__PASSAGE TO READ__.
▬▬▬
One year of logging old-growth forests in southwestern British Columbia blows away a year of carbon reductions accomplished by initiatives like the carbon tax.

That’s the finding of a Sierra Club report released today, entitled Carbon at Risk: B.C.’s Unprotected Old-growth Rainforest.

That’s the top of the CP/CBC story – and you can find the same thing elsewhere. In fact I think you should. For a start, missing from the CBC story is any substantive content that they have added – and, even worse in my opinion but common to most news web sites, there isn’t a link to the report. For a better example go to Huffington Post  which has the same CP story but at much greater length, and with an interesting back and forth between Rick Jeffery, Coast Forest Products Association president and Sierra Club spokesman Jens Wieting.  But also no link to the report.

In fact I actually talked to Jens Wieting myself this morning. First of all I did not even know that there is more than one Sierra Club – but I guessed that Sierra Club Canada was probably the source. Wrong, it’s actually the Sierra Club BC. Their web page is actually much more active and has the press release – but that doesn’t link to the report either. Jens sent it to me by email, but you can download it from the publications section. Its a six page pdf but worth a look.

I am not at all an expert in this field, but I have some connection to it. I would have had a job at the Forests Ministry had not the BCGEU “bumping” practices snatched it away from me. I did do quite a bit of research before the interview – and he who did the bumping didn’t have to – so I have been a bit more aware of the issues since.  I have been in BC’s old-growth forests – there’s small patches on the North Shore, but more impressive are Cathedral Grove and Meare’s Island.
▬▬▬
__DATA EXTRACT__.
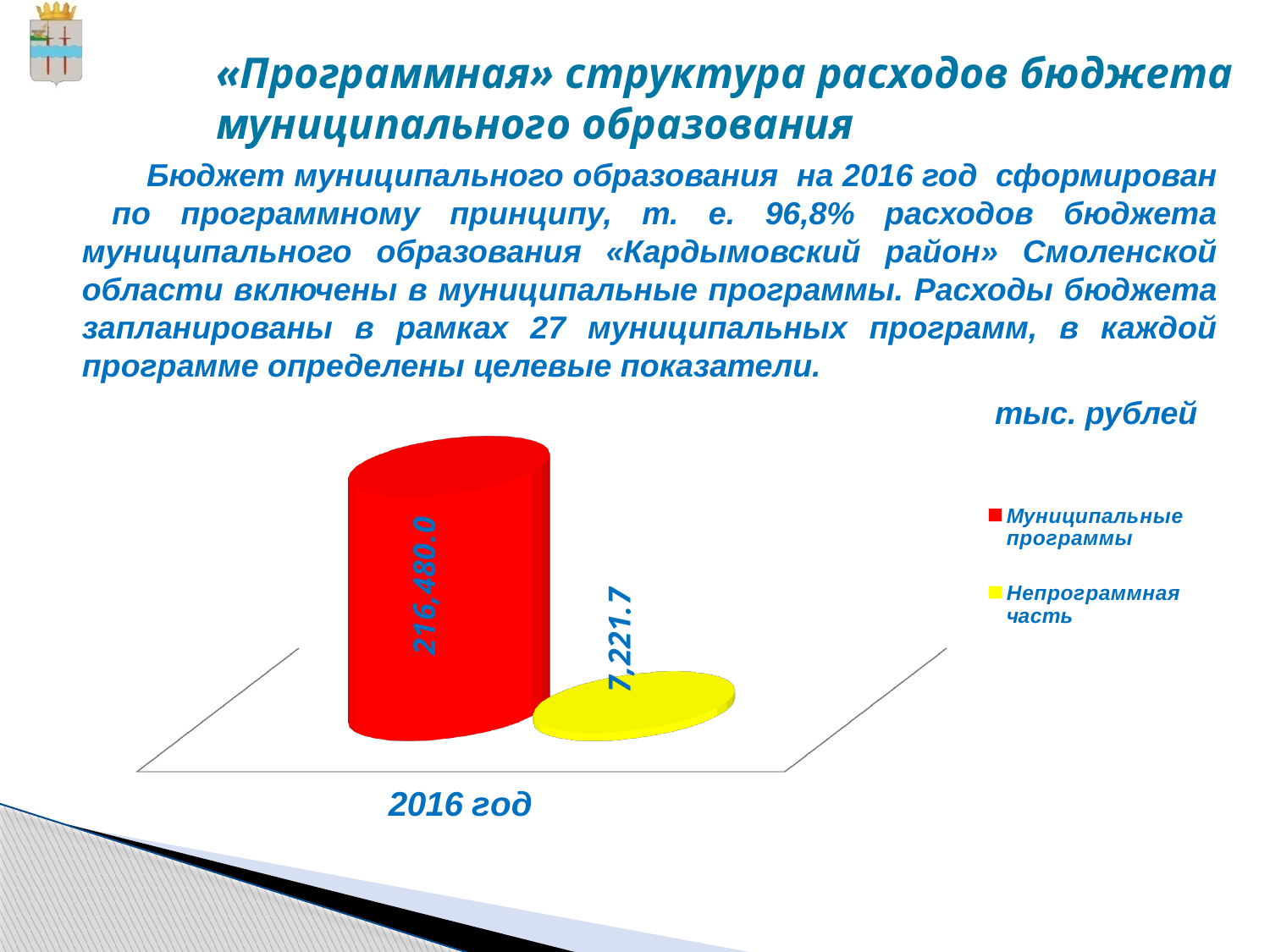
How many categories are shown on the x axis of the chart? 1 How many series does the legend list? 2 Which series has the higher value in 2016 год? Муниципальные программы What is the value for Муниципальные программы in 2016 год? 216,480.0 What is the difference between the values for Муниципальные программы and Непрограммная часть in 2016 год? 209,258.3 What is the value for Непрограммная часть in 2016 год? 7,221.7 Is the value for Муниципальные программы larger or smaller than the value for Непрограммная часть? larger What unit is indicated above the chart? тыс. рублей What kind of chart is shown on the slide? bar chart Which series has the lower value in 2016 год? Непрограммная часть What is the category label shown on the x axis of the chart? 2016 год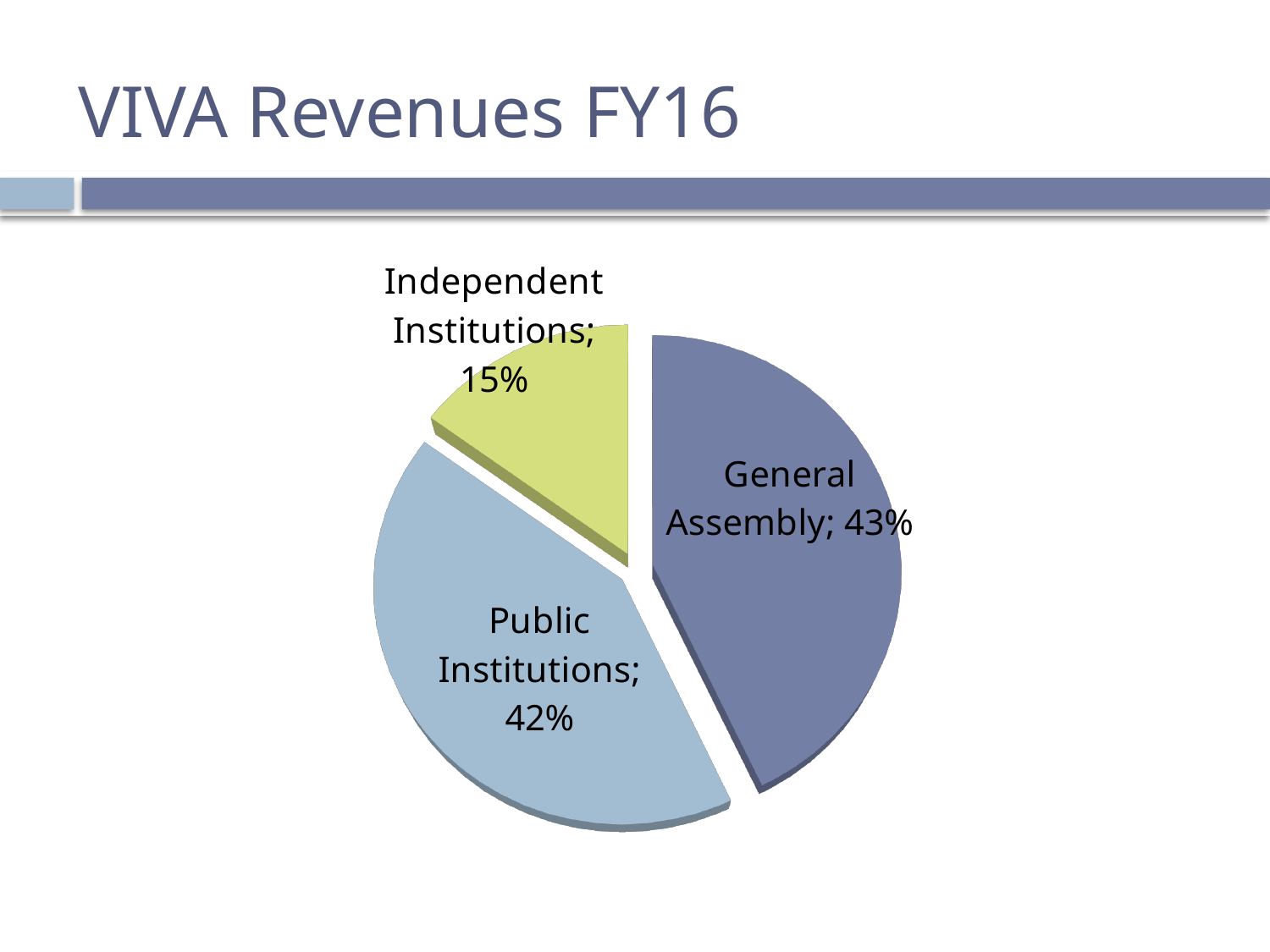
Which revenue source has the largest share of the pie? General Assembly Which revenue source has the smallest share of the pie? Independent Institutions What kind of chart is shown on the slide? Pie chart What share of VIVA revenues in FY16 came from Independent Institutions? 15% How many slices does the pie chart have? 3 What is the title of the slide containing the chart? VIVA Revenues FY16 What is the difference in percentage points between the General Assembly share and the Independent Institutions share? 28 Which is larger, the share for Public Institutions or the share for Independent Institutions? Public Institutions What is the difference in percentage points between the Public Institutions share and the Independent Institutions share? 27 What colour is the Independent Institutions slice? Yellow-green What share of VIVA revenues in FY16 came from the General Assembly? 43% What share of VIVA revenues in FY16 came from Public Institutions? 42%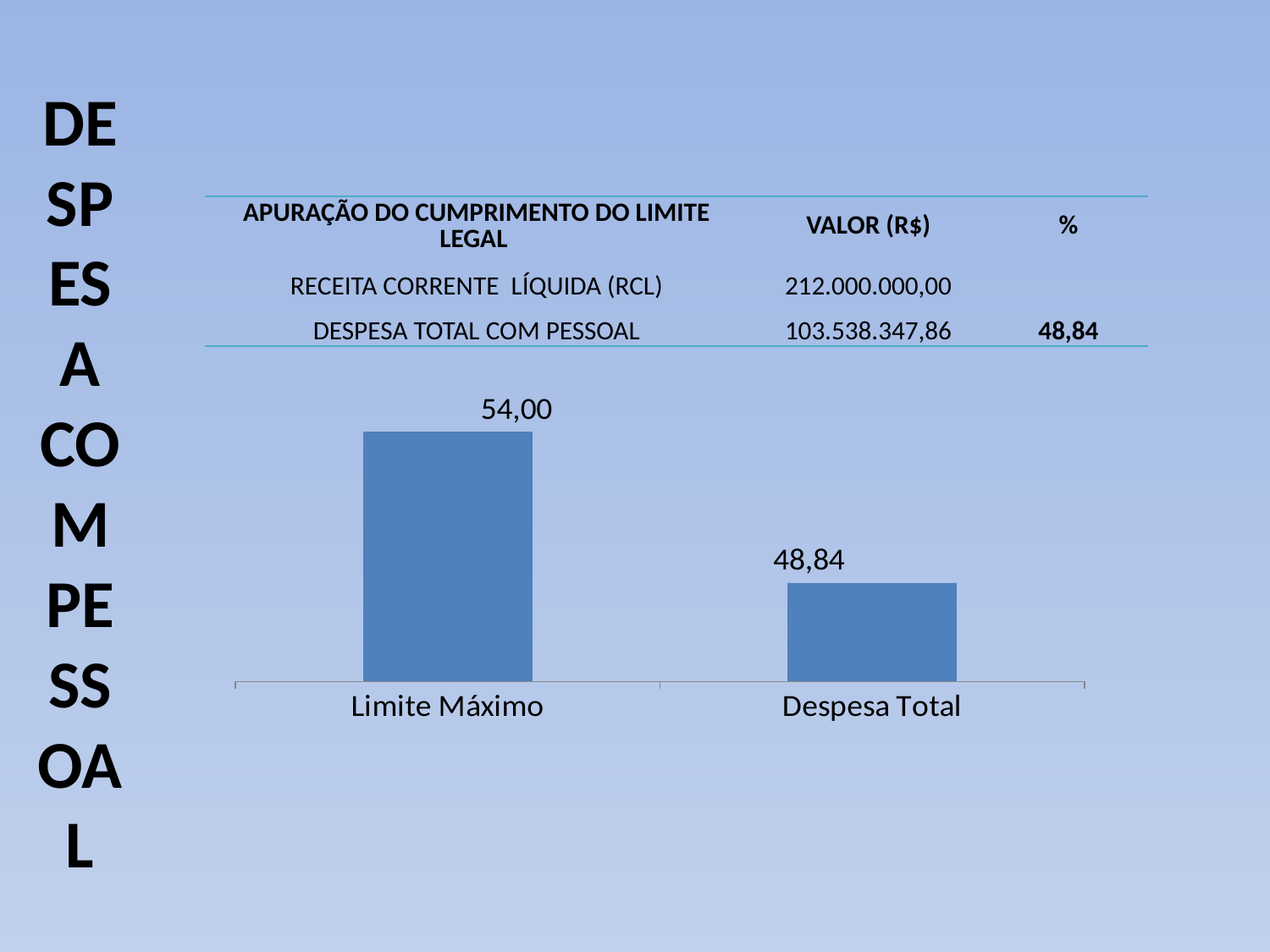
How many categories are plotted in the chart? 2 What is the difference between the values for Limite Máximo and Despesa Total? 5,16 Which category has the lowest value? Despesa Total Do the values rise or fall from left to right along the x axis? Fall What is the value shown for Despesa Total? 48,84 What is the value shown for Limite Máximo? 54,00 Which category has the highest value? Limite Máximo Which is larger, the value for Limite Máximo or the value for Despesa Total? Limite Máximo What is the label of the first category on the x axis? Limite Máximo What colour are the bars in the chart? Blue What kind of chart is shown on the slide? Bar chart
▬▬▬
Please reproduce the part of the post on old-growth logging that opens with the words containing "I am not at" and closes with "and Meare’s Island.". The lines have no connection to the post on old-growth logging.

__RESULT OF THIS EXERCISE__.
I am not at all an expert in this field, but I have some connection to it. I would have had a job at the Forests Ministry had not the BCGEU “bumping” practices snatched it away from me. I did do quite a bit of research before the interview – and he who did the bumping didn’t have to – so I have been a bit more aware of the issues since.  I have been in BC’s old-growth forests – there’s small patches on the North Shore, but more impressive are Cathedral Grove and Meare’s Island.